# Exercise aim
Continue the family history of Susanne Esnouf Dolbel after its last sentence; the listing that follows it is not part of that history.

# Text excerpt
________________________
Susanne Esnouf Dolbel (1800-1862)
My fourth great grandmother
me --> Ruth Rasmussen Buchanan --> Alice Houston Rasmussen --> Eliza Adelaide Asay Houston --> Christianna Dolbel Riding Asay Allphin --> Eliza Adelaide Dolbel Riding --> Susanne Esnouf Dolbel
Susanne was born in the Channel Islands, which is off the coast of Normandy, France. Her husband's family were Huguenots, French Protestants who were inspired by John Calvin and suffered religious persecution. She married Philippe Dolbel in 1823 and they had at least 8 children, but only two would survive to adulthood.
Susanne was introduced to the church while living in the Channel Islands and was converted, as was her daughter, Eliza Adelaide. Borrowing money from the Perpetual Emigration Fund, they sailed across the ocean bound for Utah, leaving her husband, Philippe, and son, John, behind.
Their trip to Utah was difficult at best. In Kansas they joined the Harper Handcart company and traveled from Mormon Grove, Kansas to Utah arriving October 29, 1955, the last company of the year to make it. On an interesting note, the Harper Company ran into some Sioux Indians and sought help and protection from the Milo Andrus Handcart Company. Milo Andrus is my third great grandfather on my father's side. I wonder if Susanne ever met Milo. I bet they never dreamed that their common descendant would write about them someday.
________________________
Transcribed page contents

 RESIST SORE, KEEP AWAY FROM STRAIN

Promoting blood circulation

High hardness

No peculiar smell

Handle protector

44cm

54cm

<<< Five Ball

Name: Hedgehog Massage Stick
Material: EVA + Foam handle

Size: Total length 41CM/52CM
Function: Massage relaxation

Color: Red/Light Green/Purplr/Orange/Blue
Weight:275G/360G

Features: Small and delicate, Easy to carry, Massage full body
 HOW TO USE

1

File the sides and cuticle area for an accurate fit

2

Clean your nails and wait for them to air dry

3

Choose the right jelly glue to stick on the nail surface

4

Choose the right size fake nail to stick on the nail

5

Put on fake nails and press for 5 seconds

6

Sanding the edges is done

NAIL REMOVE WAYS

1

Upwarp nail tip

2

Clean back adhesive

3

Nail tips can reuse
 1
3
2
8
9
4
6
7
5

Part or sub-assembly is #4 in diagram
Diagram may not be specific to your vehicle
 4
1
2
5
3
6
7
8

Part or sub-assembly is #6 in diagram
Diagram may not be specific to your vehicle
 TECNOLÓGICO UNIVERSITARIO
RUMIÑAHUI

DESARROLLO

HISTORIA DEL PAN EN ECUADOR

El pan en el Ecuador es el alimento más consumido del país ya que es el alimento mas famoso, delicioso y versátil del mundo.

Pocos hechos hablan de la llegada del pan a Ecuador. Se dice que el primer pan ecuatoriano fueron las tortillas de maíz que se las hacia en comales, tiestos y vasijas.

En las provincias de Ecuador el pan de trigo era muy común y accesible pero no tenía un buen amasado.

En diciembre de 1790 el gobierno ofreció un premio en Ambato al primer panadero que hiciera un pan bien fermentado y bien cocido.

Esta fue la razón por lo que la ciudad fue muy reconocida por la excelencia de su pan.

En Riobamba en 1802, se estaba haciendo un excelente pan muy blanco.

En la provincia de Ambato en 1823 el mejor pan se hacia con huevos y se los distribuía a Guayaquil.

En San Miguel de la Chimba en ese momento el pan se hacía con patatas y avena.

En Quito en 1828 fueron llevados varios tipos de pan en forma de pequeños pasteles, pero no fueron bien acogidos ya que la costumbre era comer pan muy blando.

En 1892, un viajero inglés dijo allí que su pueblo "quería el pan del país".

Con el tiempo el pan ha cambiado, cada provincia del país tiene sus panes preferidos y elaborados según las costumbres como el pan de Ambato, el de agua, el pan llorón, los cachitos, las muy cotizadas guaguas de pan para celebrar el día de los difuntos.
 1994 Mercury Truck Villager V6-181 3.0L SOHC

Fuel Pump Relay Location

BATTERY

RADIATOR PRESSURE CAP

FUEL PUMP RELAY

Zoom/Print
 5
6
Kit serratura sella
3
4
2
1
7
________________________
# Response to the task
As you can see from the tombstone, Susanne didn't live in Utah very long, just a little over five years. Her daughter Eliza, went on to marry Christopher Lister Riding, known as a tin man.
He helped to construct the St. George Temple.
I found Philippe Dolbel in a 1881 Census record still living in the Channel Islands with his son John. His occupation is listed as Former Stone Dresser. His son, John, was also a stone cutter. I couldn't help but wonder if they had joined the Church and made the trek to Utah if they would have been able to use their skills to help build the St. George Temple.
I'm so grateful to my fourth great grandmother for having the courage to follow her beliefs and come to America. I can't image leaving behind my husband, son, and not to mention all of my buried children. But because she did, and brought her daughter with her, I can enjoy the blessings of living in this country.
This is what Susanne left behind.
And this is what Susanne emigrated to.
Thank you Susanne.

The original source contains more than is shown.